City leaders and residents say “The Alley,” located between Second and Third streets and running from Margaret to Martha streets, has been long forgotten.

“This is the heart of Silicon Valley and we’ve got third world alleyways in the midst of our city,” said Councilmember Sam Liccardo.

The alley is a two-block stretch of dirt, potholes and forgotten history — all of it owned by the City of San Jose.

Malyn Knight owns one of the original Victorians along the alley complete with a stable, that dates back to the mid-1800s, when horse and buggies pulled up to the homes using the dirt path.

“It’s like a country road,” Knight said laughing.

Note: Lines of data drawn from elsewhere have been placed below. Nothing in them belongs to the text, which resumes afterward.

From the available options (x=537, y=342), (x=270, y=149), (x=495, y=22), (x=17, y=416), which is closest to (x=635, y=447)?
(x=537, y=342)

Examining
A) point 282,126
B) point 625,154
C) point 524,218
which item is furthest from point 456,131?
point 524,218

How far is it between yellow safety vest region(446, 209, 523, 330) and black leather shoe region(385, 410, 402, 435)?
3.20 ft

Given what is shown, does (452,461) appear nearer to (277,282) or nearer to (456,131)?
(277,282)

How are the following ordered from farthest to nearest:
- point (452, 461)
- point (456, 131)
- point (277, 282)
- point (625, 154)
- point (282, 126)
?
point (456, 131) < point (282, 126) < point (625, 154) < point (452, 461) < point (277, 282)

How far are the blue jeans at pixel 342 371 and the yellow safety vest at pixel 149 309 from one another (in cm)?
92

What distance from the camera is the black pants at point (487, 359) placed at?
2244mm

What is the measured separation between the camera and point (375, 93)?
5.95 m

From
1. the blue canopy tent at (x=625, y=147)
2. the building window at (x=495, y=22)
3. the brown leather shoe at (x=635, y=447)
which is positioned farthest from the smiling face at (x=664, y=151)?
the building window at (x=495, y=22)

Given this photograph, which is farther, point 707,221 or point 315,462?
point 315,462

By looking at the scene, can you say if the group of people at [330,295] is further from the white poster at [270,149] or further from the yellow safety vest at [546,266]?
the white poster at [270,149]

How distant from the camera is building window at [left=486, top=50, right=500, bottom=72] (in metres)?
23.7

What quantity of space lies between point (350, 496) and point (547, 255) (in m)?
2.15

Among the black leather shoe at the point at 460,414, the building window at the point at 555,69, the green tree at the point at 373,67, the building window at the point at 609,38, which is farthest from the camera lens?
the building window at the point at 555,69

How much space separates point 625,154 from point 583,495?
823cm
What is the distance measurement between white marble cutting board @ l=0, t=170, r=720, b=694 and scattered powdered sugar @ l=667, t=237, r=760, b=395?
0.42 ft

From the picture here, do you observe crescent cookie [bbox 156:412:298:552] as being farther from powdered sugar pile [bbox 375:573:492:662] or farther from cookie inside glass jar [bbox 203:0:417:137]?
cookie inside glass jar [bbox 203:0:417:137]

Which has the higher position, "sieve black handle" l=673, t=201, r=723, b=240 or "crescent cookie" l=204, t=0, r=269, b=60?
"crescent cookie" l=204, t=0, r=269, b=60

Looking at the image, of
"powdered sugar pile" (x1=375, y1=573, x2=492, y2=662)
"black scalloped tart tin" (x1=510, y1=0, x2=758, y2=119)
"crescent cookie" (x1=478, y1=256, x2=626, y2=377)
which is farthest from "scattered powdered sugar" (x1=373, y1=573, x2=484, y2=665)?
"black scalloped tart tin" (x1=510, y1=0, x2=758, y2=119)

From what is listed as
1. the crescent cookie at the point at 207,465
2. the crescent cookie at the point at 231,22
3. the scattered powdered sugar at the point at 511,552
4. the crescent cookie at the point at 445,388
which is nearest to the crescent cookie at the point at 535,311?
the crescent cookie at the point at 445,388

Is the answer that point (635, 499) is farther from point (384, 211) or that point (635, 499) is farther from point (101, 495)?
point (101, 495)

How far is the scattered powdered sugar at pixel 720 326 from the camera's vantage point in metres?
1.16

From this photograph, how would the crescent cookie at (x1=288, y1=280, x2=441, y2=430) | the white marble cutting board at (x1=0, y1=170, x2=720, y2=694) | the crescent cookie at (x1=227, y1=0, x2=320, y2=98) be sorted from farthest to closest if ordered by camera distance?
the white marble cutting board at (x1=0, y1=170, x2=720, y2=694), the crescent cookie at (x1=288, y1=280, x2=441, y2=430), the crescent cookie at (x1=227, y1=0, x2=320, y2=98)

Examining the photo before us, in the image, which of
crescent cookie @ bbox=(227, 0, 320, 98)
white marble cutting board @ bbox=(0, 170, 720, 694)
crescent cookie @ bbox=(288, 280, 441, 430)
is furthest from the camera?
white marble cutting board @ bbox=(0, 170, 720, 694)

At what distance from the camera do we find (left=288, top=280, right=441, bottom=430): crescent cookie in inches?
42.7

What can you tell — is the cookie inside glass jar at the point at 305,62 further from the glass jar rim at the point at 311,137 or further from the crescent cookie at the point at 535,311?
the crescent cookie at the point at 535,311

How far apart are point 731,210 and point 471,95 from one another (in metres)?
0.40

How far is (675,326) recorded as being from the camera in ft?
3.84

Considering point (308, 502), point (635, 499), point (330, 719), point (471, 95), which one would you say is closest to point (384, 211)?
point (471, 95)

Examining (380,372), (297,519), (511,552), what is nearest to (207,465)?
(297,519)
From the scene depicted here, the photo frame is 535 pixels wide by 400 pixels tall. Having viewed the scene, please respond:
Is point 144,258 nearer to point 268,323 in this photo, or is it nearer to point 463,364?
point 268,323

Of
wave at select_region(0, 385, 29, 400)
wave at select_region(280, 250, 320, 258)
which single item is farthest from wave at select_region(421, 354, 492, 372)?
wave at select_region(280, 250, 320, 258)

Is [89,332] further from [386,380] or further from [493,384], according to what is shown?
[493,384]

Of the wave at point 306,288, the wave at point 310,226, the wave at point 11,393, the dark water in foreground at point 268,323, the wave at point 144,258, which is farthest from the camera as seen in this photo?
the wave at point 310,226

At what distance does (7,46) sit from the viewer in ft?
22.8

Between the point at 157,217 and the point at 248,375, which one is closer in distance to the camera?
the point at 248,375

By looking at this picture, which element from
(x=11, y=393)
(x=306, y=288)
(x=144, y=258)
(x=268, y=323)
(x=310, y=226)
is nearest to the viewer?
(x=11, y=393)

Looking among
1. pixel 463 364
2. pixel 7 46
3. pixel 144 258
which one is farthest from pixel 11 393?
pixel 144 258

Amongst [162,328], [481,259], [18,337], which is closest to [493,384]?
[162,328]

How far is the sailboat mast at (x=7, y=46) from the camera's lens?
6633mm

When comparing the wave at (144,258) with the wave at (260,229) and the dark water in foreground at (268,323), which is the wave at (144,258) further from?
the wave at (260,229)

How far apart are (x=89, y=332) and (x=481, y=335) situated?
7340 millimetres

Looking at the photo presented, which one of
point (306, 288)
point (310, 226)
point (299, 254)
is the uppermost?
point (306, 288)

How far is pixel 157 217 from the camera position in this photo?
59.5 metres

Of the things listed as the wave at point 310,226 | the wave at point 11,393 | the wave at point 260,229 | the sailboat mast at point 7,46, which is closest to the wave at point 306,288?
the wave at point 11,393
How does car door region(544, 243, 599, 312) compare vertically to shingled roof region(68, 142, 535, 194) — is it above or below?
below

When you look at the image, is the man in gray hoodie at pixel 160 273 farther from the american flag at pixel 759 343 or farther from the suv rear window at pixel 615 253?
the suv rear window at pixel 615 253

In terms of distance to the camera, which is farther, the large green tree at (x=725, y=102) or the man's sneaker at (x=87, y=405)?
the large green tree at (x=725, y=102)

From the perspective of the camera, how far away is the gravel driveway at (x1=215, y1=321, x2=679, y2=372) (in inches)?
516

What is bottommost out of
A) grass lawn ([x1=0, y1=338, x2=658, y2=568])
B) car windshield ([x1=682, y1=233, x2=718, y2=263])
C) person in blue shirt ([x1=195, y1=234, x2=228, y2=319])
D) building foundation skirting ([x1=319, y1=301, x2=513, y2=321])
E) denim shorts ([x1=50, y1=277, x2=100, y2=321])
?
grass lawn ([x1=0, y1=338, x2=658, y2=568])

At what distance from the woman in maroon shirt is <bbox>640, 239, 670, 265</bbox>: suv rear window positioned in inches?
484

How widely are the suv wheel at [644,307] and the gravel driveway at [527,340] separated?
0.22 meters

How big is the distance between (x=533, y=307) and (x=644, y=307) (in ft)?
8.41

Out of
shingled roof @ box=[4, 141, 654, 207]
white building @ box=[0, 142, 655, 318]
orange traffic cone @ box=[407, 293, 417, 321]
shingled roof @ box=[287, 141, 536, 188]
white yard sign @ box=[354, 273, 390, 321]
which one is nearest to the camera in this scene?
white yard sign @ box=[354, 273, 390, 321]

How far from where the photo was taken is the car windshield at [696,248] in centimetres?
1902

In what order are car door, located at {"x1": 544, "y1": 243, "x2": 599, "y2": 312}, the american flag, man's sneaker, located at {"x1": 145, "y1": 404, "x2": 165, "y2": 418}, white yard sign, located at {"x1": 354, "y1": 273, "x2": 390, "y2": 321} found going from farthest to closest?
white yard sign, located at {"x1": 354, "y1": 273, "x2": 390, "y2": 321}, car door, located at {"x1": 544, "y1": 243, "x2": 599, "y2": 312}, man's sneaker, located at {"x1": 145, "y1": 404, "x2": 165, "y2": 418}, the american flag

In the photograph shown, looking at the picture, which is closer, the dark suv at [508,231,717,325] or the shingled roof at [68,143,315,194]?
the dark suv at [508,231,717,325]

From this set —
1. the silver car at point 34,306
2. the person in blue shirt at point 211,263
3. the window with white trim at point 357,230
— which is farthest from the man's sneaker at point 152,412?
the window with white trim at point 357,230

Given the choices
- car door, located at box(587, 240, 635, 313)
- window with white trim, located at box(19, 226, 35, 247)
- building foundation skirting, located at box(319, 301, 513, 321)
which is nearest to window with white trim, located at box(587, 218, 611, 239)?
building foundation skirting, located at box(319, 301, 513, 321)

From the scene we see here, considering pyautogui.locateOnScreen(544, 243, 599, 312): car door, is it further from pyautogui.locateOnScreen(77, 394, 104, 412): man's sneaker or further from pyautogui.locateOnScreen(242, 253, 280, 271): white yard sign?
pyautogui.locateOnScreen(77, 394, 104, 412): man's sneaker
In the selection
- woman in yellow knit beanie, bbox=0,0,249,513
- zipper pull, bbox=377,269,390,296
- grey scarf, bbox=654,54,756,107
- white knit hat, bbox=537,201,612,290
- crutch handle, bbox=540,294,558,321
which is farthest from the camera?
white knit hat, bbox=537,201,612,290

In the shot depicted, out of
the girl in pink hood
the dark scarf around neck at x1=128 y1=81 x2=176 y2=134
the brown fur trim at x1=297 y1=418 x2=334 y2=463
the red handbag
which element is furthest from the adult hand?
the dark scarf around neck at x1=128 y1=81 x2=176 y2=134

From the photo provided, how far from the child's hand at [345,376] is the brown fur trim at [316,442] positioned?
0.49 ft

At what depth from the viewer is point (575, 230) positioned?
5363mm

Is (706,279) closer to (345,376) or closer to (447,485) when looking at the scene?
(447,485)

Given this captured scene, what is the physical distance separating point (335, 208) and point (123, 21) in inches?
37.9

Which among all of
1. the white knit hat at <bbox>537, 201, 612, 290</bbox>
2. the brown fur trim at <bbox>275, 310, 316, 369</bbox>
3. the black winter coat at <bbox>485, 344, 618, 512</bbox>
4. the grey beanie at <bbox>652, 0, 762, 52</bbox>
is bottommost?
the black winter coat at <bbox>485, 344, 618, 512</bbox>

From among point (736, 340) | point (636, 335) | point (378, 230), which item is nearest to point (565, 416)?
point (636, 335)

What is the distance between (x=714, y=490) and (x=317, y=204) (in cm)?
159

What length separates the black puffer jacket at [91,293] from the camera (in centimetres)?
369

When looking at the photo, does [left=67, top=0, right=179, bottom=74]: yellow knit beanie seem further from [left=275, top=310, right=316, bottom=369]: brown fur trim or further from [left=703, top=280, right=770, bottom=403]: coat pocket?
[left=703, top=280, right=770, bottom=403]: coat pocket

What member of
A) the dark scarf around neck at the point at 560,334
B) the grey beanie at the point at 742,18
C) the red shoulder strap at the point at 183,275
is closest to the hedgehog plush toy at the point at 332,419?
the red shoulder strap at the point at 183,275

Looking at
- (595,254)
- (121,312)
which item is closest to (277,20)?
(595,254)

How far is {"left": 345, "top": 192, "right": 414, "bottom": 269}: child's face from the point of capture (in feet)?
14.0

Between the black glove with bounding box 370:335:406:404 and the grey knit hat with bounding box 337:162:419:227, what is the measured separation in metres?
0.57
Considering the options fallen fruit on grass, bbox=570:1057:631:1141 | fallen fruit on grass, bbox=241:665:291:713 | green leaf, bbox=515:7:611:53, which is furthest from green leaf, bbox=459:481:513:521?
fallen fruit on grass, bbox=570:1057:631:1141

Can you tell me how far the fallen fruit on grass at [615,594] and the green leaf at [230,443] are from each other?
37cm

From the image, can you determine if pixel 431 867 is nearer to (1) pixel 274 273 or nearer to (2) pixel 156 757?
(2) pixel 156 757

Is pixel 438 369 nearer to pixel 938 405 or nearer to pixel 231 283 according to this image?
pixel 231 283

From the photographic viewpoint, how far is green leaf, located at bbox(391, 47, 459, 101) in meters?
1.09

And so it stayed that way for generations. Today, it’s a magnet for graffiti, illegal dumping and flooding. During big storms, the mud and water is knee-deep.

“I call it Lake Third Street!” said homeowner Milan Pakes.

After years of asking the city for help, Pakes got so frustrated he put down layer upon layer of carpet and rugs.

“I never gave up, put it that way,” he said. “I didn’t know if I had any hope or not. All I know is I’ll keep trying and see what happens. That’s all you can do when you’re dealing with bureaucrats.”

Councilmember Liccardo says the city wanted to divide up the alley, sell the chunks to homeowners and close it up.

“This is an embarrassment to the city,” he said.

When that failed, there was no choice but to spend $1.4 million to change it.

“So we’ve been in this fix for several years now,” Liccardo said. “And with no alternative with regard to this alleyway, I decided to push forward and at least get it properly maintained and paved.”

The alley remains a symbol of 150 years of dirt and optimism.

“Maybe this year they’ll do something,” Knight said. “We hope.”

The State of California has offered to pay for the bulk of the improvements and the project has also been placed out to bid.

Homeowners were also offered to buy this section of land for $1, but the law says you have to have the entire block buy in to it for it to work.